◆ **EXTRACT PROVIDED**

════

The Jews regarded a dead body as an unclean thing, but the Christian looks upon it with respect, as having been the dwelling-place of the Holy Ghost, and as being the seed whence the immortal, glorified body will spring at the resurrection. Moreover, as St. Jerome remarks, by honoring the saints, we adore Him for Whom they died. God Himself shows them honor, for by their medium He works miracles. Many bodies, or portions of the bodies of saints still remain incorrupt and supple, as that of St. Teresa, or St. Francis Xavier; some emit a delicious fragrance; from others an oil distils possessed of healing properties. “God,” says St. John Chrysostom, “has divided the possession of the saints between Himself and us; He has taken their souls to Himself, and has left their bodies for us.”
1. We honor the relics of the saints by preserving them with reverence, and visiting the spot where they are deposited.

════

◆ **DATA FOR REVIEW**
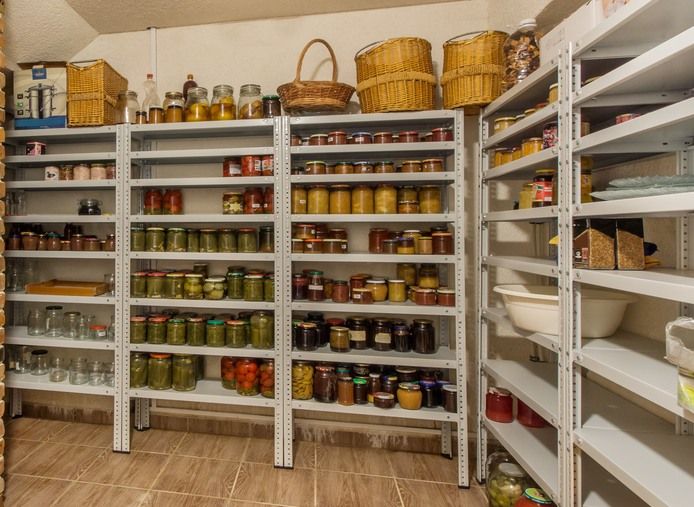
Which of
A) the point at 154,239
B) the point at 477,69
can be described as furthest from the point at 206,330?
the point at 477,69

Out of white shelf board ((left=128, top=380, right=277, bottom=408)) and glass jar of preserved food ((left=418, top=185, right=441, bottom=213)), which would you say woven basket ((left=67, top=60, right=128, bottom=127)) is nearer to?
white shelf board ((left=128, top=380, right=277, bottom=408))

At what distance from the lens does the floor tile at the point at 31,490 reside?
1741 millimetres

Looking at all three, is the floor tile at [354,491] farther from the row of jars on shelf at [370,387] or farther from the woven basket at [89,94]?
the woven basket at [89,94]

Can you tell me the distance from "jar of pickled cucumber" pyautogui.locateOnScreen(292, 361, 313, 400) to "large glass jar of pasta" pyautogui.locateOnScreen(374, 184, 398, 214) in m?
0.89

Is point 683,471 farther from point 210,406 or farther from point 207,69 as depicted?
Answer: point 207,69

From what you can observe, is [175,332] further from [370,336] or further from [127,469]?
[370,336]

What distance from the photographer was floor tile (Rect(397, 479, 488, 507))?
1.76 metres

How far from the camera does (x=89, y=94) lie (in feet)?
6.96

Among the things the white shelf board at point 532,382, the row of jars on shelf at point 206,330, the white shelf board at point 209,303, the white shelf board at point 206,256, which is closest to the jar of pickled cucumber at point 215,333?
the row of jars on shelf at point 206,330

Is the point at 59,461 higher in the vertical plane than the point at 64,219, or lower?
lower

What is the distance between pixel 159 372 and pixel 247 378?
488 mm

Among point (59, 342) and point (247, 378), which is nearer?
point (247, 378)

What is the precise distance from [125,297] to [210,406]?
0.83 m

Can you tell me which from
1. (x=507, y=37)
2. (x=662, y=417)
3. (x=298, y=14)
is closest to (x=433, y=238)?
(x=507, y=37)
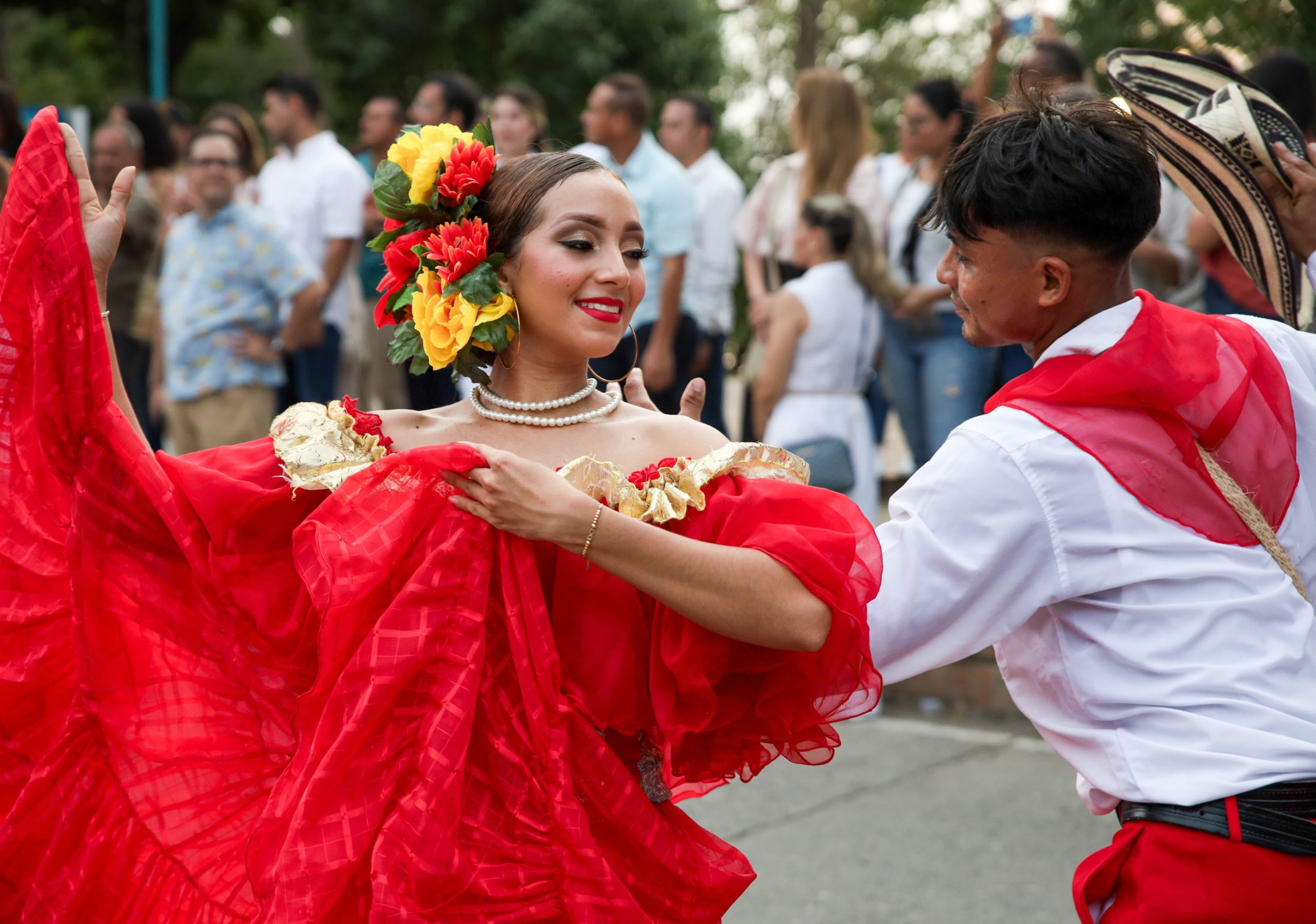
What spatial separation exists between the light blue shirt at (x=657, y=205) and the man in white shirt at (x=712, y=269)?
201 mm

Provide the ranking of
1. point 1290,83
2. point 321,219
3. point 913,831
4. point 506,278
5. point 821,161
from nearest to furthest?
point 506,278 < point 913,831 < point 1290,83 < point 821,161 < point 321,219

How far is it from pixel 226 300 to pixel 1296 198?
16.1ft

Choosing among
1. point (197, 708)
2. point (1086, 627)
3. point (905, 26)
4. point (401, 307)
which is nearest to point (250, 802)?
point (197, 708)

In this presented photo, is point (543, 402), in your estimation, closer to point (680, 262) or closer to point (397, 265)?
point (397, 265)

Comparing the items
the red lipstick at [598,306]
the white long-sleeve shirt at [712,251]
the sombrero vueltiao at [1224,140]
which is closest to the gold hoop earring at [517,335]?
the red lipstick at [598,306]

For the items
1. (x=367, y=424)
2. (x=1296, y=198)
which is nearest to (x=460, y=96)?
(x=367, y=424)

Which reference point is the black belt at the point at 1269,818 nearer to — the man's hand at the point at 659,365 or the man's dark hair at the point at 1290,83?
the man's dark hair at the point at 1290,83

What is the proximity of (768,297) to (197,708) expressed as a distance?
4617 millimetres

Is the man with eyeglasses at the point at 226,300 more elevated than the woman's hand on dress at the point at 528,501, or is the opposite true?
the woman's hand on dress at the point at 528,501

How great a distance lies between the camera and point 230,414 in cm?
636

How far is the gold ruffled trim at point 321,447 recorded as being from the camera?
7.57 ft

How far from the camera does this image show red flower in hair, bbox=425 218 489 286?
2.36 m

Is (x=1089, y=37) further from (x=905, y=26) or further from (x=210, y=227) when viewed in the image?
(x=905, y=26)

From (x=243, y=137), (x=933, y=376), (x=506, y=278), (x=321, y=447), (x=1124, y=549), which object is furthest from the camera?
(x=243, y=137)
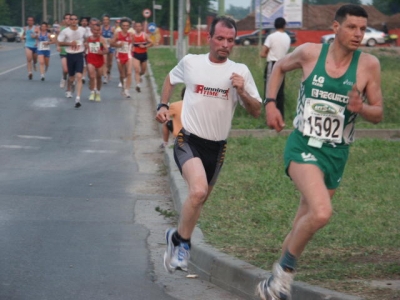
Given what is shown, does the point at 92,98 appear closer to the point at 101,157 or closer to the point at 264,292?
the point at 101,157

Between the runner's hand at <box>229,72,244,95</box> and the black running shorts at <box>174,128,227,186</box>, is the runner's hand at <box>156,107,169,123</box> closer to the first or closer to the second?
the black running shorts at <box>174,128,227,186</box>

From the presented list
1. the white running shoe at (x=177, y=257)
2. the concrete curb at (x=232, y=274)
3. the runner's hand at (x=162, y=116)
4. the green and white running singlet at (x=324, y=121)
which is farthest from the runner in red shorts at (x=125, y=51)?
the green and white running singlet at (x=324, y=121)

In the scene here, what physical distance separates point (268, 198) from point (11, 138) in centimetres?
734

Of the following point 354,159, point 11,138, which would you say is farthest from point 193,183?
point 11,138

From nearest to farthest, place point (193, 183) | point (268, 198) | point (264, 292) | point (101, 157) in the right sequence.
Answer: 1. point (264, 292)
2. point (193, 183)
3. point (268, 198)
4. point (101, 157)

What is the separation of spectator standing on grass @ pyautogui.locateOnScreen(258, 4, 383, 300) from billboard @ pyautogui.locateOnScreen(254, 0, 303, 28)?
22634 millimetres

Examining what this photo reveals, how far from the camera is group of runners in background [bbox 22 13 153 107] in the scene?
22073 mm

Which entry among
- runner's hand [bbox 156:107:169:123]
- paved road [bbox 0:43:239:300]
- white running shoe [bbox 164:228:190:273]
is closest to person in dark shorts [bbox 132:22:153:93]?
paved road [bbox 0:43:239:300]

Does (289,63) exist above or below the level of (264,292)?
above

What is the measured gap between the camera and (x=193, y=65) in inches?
284

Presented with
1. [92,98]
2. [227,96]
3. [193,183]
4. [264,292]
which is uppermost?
[227,96]

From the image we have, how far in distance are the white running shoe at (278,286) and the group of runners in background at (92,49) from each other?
1552 centimetres

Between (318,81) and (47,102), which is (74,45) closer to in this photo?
(47,102)

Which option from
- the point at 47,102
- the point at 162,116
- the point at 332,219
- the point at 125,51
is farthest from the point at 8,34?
the point at 162,116
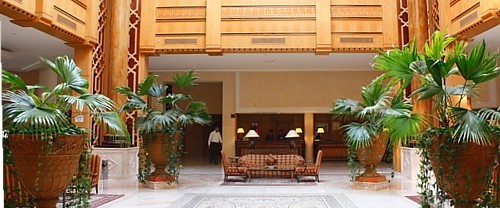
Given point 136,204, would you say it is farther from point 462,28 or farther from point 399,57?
point 462,28

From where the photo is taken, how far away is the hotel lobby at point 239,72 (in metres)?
7.82

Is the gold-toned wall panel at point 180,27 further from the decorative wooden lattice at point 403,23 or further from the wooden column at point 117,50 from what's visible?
the decorative wooden lattice at point 403,23

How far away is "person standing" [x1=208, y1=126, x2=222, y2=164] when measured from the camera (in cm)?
1463

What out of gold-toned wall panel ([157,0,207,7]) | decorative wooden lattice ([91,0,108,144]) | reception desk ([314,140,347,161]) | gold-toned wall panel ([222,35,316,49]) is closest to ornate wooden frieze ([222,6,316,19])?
gold-toned wall panel ([222,35,316,49])

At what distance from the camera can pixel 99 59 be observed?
10.4m

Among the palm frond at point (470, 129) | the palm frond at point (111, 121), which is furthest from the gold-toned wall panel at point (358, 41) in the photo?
the palm frond at point (111, 121)

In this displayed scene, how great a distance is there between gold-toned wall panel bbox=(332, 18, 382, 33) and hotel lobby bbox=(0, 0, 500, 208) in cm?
3

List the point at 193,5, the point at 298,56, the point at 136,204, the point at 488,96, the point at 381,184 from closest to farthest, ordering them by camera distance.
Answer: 1. the point at 136,204
2. the point at 381,184
3. the point at 193,5
4. the point at 298,56
5. the point at 488,96

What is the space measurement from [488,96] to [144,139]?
438 inches

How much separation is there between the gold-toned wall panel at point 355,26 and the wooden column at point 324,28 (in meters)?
0.22

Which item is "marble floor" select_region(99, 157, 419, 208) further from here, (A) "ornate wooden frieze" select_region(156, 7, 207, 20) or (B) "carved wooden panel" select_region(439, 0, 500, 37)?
(A) "ornate wooden frieze" select_region(156, 7, 207, 20)

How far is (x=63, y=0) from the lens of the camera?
8.65 metres

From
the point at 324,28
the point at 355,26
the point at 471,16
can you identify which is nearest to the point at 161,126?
the point at 324,28

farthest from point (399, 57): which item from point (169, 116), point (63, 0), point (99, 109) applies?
point (63, 0)
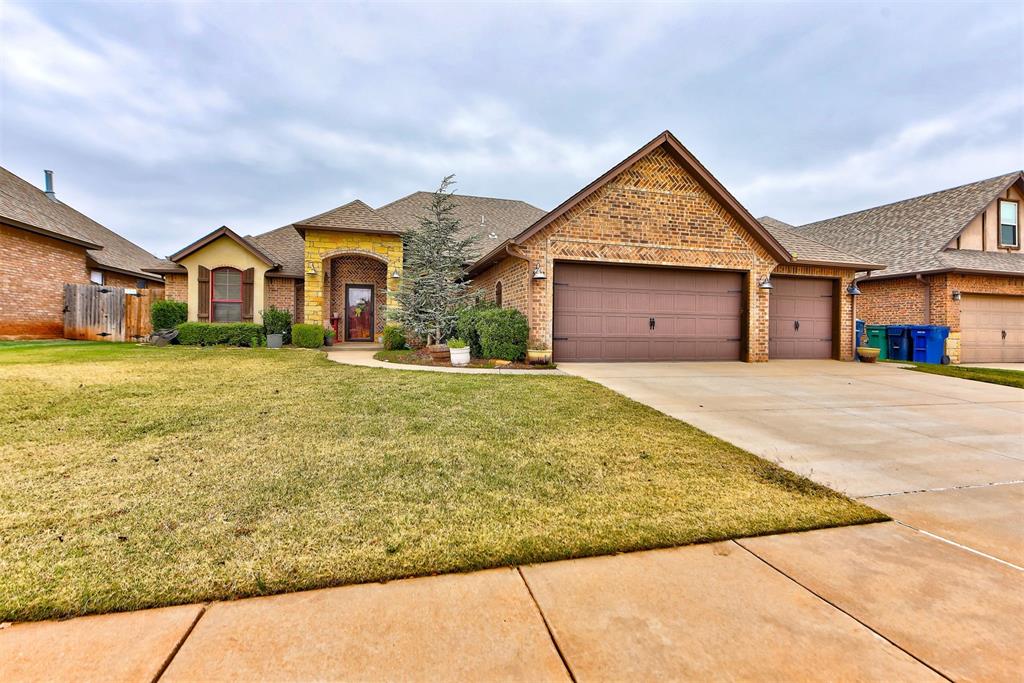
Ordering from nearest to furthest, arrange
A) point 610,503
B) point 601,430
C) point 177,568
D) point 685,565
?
point 177,568
point 685,565
point 610,503
point 601,430

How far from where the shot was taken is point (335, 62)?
14.4 metres

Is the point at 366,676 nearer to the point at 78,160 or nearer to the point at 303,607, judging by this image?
the point at 303,607

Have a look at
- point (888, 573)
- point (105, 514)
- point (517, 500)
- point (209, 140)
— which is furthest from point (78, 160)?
point (888, 573)

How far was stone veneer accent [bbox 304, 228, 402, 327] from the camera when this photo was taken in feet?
48.0

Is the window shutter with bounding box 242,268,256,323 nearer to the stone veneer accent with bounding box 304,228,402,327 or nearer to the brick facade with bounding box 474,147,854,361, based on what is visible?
the stone veneer accent with bounding box 304,228,402,327

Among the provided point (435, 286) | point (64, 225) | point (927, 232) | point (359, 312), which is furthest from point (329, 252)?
point (927, 232)

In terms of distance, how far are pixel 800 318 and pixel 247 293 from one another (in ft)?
60.4

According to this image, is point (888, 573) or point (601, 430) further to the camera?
point (601, 430)

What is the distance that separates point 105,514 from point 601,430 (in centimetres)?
395

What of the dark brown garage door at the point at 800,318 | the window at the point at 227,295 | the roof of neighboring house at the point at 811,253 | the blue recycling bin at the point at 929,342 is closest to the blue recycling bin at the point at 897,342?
the blue recycling bin at the point at 929,342

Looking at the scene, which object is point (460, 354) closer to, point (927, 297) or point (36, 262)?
point (927, 297)

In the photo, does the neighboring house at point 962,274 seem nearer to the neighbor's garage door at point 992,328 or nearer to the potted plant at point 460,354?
the neighbor's garage door at point 992,328

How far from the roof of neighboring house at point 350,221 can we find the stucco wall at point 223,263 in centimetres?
246

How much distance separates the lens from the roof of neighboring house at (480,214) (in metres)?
17.8
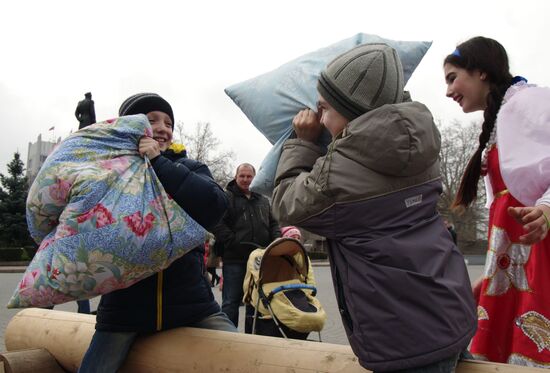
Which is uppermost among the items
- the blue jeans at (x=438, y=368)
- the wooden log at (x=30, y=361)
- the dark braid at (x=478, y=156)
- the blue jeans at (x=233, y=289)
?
the dark braid at (x=478, y=156)

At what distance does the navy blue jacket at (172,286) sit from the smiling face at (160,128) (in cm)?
22

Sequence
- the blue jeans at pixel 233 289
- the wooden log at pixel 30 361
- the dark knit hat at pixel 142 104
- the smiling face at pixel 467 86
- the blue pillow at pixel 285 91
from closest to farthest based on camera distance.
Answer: the blue pillow at pixel 285 91 < the smiling face at pixel 467 86 < the dark knit hat at pixel 142 104 < the wooden log at pixel 30 361 < the blue jeans at pixel 233 289

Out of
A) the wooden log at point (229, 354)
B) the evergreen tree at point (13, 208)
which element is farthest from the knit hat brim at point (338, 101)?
the evergreen tree at point (13, 208)

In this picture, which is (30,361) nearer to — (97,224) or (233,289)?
(97,224)

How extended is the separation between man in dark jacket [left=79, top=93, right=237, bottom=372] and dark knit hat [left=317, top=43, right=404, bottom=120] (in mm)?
959

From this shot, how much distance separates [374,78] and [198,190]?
3.55 ft

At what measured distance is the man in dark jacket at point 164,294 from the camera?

════

◆ **TO DO**
1. Answer these about the passage on saints' relics:
(a) Which two saints' bodies does it name as remaining incorrupt and supple?
(b) According to St. John Chrysostom, what has God taken to Himself, and what has He left for us?
(c) What two ways of honoring the relics does the numbered point give?
2. Can you continue the passage on saints' relics with the next part, following on from its numbered point?

◆ **ANSWERS GIVEN**
1.
(a) St. Teresa and St. Francis Xavier.
(b) He has taken their souls to Himself and left their bodies for us.
(c) Preserving them with reverence, and visiting the spot where they are deposited.

2.
Even among the Jews relics were regarded with reverence. At the exit from Egypt Moses took Joseph’s bones with him (Exod. xiii. 19). The early Christians also had great respect for relics. When St. Ignatius, Bishop of Antioch, was torn to pieces by lions, two of his companions came by night and gathered up his bones, carrying them to Antioch. When St. Polycarp, Bishop of Smyrna, was burned alive, the Christians collected his ashes, valuing them more than jewels. At an early date it was customary to erect chapels or altars above the tombs of martyrs, and offer the holy sacrifice over their remains. Relics are usually enclosed in costly reliquaries, richly dec orated. It is out of respect for the dead that we lay wreaths on their coffins, and deck their graves with flowers. Relics of great value, such as the portions of the true cross, or of the manger at Bethlehem, are encased in gold or silver; likewise some of the bodies of the saints. From time immemorial pilgrimages have been made to the sepulchres of the saints. For nineteen centuries the faithful have been wont to visit the tombs of the apostles in Rome or the holy places in Palestine. The early Christians flocked in such numbers to the Holy Land that the places in Jerusalem were thronged with devout worshippers. Any one who had not been thither esteemed himself a worse Christian than his neighbors. “We visit the sepulchres of the saints,” says St. John Chrysostom, “and prostrate ourselves there in order to obtain some grace which we need.”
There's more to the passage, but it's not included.